Fedoras quietly sweat at girls they like. Leather Golf Hats will aggressively quote Terry Pratchett at you and ask if they can french braid your hair. They’re great at french braiding hair.
Fedoras like anime and My Little Pony. Leather Golf Hats don’t watch TV. Except Firefly.
Fedoras live on the internet. The Leather Golf Hat is way more interested in living life.
Leather Golf Hats love talking about how poor they are, because they convinced themselves a long time ago that a lack of financial wherewithal was a sign of a vital interior life. (Leather Golf Hats always have enough money for Burning Man tickets.)
If a Leather Golf Hat does not own a ukulele, he will own a unicycle.
The Leather Golf Hat took two months of swing dancing lessons and has been milking it for eight years.
Leather Golf Hats have big plans for NaNoWriMo, which fall apart when they buy a pair of stilts instead.
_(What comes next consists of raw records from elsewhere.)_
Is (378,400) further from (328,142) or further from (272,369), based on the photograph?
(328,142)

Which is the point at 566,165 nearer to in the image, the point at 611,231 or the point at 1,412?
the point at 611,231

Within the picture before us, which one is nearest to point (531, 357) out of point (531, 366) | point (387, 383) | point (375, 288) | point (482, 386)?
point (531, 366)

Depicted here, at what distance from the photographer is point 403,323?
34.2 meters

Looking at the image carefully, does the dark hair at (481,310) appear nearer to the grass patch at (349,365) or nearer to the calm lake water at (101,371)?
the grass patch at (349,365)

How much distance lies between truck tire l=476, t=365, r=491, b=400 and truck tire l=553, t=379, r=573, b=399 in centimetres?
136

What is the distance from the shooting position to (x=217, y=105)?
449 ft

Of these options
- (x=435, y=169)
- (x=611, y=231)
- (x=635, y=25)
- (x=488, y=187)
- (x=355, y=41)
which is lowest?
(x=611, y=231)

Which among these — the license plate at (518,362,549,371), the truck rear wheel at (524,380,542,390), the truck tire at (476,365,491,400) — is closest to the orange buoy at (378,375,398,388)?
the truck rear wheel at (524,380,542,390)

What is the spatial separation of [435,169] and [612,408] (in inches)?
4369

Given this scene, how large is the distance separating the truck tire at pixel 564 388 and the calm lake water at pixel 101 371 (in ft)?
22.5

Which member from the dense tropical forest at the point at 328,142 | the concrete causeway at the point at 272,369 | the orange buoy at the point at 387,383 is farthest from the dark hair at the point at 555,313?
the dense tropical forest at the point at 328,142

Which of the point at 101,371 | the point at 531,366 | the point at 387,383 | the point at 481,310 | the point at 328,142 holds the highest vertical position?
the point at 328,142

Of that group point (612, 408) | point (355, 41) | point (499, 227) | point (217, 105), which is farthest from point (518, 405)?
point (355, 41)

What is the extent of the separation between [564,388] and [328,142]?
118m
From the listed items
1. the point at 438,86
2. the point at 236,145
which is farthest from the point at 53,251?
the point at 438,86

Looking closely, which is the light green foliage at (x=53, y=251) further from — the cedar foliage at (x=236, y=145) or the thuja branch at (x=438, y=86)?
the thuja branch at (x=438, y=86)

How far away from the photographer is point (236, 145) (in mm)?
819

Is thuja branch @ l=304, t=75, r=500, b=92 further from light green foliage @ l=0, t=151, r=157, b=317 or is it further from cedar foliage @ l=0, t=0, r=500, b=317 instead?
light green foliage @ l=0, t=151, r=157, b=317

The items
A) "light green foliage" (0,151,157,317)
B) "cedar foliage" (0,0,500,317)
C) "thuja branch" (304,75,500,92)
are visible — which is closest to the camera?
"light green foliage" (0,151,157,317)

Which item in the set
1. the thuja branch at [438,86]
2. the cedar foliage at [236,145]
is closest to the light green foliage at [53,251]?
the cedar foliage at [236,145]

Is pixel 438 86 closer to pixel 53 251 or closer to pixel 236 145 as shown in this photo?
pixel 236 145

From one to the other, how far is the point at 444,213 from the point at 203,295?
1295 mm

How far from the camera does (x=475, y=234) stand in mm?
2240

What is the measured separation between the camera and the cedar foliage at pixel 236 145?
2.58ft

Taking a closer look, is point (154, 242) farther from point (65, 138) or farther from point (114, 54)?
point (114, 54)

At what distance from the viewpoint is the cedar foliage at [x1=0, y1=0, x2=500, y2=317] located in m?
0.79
The stilts are soon as neglected as the novel.
Leather Golf Hats love organizing “booze and boardgame” nights, which inevitably turn into spittle-soaked screaming matches over that year’s $50 Spiel des Jahres .
The Fedora’s personality comes from the media he consumes. The Leather Golf Hat’s personality comes from the things he buys.
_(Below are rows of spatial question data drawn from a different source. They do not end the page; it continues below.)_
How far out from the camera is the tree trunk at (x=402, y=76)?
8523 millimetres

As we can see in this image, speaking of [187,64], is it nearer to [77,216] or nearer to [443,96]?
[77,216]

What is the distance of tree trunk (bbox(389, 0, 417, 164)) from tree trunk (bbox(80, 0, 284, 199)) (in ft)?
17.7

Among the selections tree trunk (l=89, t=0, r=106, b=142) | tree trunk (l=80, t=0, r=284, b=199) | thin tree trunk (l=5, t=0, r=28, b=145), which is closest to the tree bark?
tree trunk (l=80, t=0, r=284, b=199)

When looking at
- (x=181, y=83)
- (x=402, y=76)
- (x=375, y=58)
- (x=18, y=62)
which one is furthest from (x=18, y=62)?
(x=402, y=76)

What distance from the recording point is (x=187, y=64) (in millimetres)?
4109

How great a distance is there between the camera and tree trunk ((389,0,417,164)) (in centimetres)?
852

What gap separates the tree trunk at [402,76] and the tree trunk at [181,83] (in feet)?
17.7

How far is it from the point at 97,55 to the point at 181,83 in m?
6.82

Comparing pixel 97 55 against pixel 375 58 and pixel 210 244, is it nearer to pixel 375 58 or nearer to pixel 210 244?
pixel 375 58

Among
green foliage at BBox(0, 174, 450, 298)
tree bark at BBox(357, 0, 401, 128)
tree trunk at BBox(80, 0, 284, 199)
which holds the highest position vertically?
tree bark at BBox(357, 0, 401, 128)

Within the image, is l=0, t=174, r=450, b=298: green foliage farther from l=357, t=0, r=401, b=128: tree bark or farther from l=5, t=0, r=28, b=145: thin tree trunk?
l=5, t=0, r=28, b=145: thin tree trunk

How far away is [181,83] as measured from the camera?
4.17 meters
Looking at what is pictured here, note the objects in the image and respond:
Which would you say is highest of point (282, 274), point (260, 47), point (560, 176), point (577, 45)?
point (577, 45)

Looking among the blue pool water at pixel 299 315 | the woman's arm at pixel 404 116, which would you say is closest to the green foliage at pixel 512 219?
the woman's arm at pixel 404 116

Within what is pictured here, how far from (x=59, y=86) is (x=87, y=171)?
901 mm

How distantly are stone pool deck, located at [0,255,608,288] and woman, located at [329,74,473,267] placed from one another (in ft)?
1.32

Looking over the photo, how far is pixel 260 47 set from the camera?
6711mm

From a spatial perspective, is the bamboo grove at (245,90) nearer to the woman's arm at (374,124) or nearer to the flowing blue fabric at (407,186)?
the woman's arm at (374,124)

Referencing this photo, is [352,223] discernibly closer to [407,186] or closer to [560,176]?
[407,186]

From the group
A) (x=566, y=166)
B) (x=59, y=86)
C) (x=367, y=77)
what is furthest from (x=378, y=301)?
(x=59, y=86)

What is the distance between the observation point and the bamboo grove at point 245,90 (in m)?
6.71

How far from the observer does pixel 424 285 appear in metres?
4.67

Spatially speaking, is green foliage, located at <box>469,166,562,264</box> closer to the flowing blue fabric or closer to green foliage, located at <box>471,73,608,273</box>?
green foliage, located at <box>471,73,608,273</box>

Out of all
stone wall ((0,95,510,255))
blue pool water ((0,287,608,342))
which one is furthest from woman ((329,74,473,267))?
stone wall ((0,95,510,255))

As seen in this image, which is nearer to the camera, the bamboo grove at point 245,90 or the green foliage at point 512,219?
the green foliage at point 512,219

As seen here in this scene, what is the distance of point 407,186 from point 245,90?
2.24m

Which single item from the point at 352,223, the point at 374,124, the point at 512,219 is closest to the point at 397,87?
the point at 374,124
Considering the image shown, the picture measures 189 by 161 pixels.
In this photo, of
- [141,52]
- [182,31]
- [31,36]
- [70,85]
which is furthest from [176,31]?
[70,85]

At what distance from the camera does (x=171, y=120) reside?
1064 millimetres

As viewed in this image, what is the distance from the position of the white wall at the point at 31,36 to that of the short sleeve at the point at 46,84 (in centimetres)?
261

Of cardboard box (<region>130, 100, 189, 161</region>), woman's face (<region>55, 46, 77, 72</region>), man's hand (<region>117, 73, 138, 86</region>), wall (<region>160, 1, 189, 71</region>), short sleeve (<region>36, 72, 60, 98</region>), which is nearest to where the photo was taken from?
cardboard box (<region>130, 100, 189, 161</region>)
Leather Golf Hats love “banter.”
Fedoras are atheists. The Leather Golf Hat is agnostic, because who is he to say if there’s a higher power in the universe, you know?
Leather Golf Hats love making fun of people who do not read. (Leather Golf Hats have not read a new book by anyone other than Neil Gaiman since they graduated college.)
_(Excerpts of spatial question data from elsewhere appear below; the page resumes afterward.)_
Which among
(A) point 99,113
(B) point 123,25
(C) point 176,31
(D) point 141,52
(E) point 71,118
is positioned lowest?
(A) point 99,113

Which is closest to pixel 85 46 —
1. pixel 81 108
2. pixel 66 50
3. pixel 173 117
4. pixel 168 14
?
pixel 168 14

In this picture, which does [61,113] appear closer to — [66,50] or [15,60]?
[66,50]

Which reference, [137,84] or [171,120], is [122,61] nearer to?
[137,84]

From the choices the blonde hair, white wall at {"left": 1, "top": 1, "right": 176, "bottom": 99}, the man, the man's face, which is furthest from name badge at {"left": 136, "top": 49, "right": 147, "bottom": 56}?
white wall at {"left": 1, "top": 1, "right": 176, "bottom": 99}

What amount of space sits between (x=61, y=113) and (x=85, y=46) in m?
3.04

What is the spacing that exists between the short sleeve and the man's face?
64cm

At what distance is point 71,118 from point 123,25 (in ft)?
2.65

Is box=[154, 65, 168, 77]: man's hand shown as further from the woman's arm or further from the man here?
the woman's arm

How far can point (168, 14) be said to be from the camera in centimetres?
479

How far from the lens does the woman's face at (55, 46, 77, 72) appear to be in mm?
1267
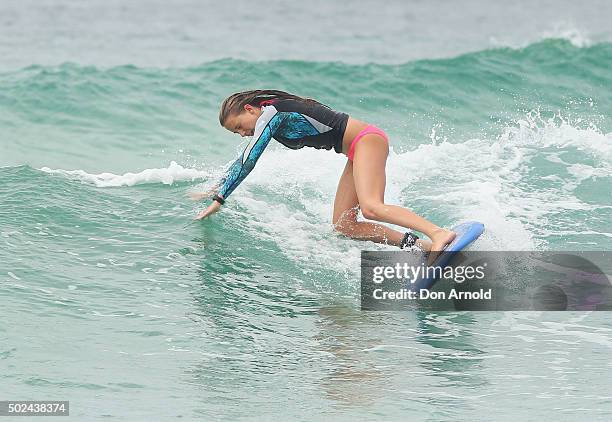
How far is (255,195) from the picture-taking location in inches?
375

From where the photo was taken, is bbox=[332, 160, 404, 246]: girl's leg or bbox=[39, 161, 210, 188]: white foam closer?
bbox=[332, 160, 404, 246]: girl's leg

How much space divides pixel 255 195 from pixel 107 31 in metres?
15.7

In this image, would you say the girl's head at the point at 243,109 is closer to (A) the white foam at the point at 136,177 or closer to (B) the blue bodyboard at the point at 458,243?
(B) the blue bodyboard at the point at 458,243

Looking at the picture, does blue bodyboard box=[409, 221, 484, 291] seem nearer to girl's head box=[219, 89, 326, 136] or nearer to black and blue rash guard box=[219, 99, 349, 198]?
black and blue rash guard box=[219, 99, 349, 198]

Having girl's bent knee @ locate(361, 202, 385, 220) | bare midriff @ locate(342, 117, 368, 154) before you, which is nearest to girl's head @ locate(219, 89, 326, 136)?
bare midriff @ locate(342, 117, 368, 154)

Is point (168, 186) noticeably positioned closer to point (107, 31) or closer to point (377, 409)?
point (377, 409)

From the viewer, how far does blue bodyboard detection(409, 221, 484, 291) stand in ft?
22.6

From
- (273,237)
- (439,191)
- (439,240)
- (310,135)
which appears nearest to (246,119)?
(310,135)

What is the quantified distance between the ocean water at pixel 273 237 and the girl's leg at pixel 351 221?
0.19 metres

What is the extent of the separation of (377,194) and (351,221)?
0.72 m

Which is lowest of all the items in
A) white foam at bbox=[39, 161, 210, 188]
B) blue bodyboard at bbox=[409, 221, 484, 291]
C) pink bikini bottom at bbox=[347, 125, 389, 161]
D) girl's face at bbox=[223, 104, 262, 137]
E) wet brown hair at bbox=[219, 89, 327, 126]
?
blue bodyboard at bbox=[409, 221, 484, 291]

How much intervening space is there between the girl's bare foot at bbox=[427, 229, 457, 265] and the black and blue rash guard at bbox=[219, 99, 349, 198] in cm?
113

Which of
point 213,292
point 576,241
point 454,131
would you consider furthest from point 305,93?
point 213,292

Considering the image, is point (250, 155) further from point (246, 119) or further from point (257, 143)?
point (246, 119)
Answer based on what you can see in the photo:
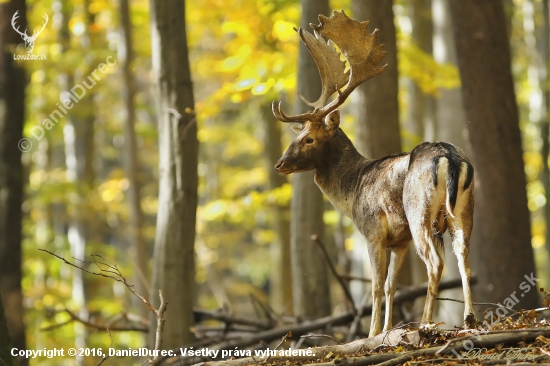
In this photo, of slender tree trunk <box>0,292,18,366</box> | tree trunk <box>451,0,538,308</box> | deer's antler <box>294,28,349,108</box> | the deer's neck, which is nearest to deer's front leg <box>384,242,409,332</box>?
the deer's neck

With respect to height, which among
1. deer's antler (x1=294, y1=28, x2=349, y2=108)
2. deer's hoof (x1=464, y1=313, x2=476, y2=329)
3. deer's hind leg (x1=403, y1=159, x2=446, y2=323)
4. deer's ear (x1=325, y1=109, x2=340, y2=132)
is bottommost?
deer's hoof (x1=464, y1=313, x2=476, y2=329)

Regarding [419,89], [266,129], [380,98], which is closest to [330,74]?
[380,98]

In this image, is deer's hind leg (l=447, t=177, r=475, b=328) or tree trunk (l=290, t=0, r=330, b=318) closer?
deer's hind leg (l=447, t=177, r=475, b=328)

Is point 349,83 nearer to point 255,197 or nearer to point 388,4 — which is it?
point 388,4

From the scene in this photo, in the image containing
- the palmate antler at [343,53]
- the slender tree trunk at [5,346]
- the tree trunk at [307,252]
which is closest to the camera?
the slender tree trunk at [5,346]

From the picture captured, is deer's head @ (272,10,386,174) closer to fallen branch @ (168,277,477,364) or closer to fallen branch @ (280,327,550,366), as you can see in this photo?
fallen branch @ (280,327,550,366)

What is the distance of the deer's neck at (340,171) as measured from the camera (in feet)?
18.1

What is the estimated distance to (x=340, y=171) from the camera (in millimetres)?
5609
The Leather Golf Hat used to smoke clove cigarettes. He has recently upgraded to nice cigars, which affords him another opportunity for gently oppressive pedantry.
Utilikilts.
Leather Golf Hats love feminism, especially the kind of feminism which involves more girls being in touch with their sexuality and therefore open to polyamory.
The Leather Golf Hat likes to say he is “bisexual, but in like, a conceptual way.”
Leather Golf Hats get an almost erotic pleasure from inside jokes.
The Leather Golf Hat almost certainly majored in Gender Studies and did not notice how often he interrupted his female professors.
Leather Golf Hat have a single piece of jewelry (probably a necklace, but maybe an earring) which he always wears. He would really like you to ask about it.
The Leather Golf Hat owns vests. So many vests. Sometimes in the summer, he wears a vest with no shirt. A banner day for the Leather Golf Hat!
The Leather Golf Hat once harbored theatrical aspirations. He auditioned for high school plays with Bottom’s “Let me play the lion too!” speech and probably played one of the Board of Education Barbershop Quartet in The Music Man. When he was not cast as Harold Hill, he smiled broadly, but something inside of him wilted and soured. This is because his dreams are so thin and material that they cannot sustain even the slightest disappointment. He sinks back into the comforts of goods, which will inevitably let him down as well, but are more easily replaced than dreams.
(The boy they cast as Harold Hill majored in Musical Theater at Michigan, is actually bisexual, and is now in the touring company of Once. He never wears any kind of hat.)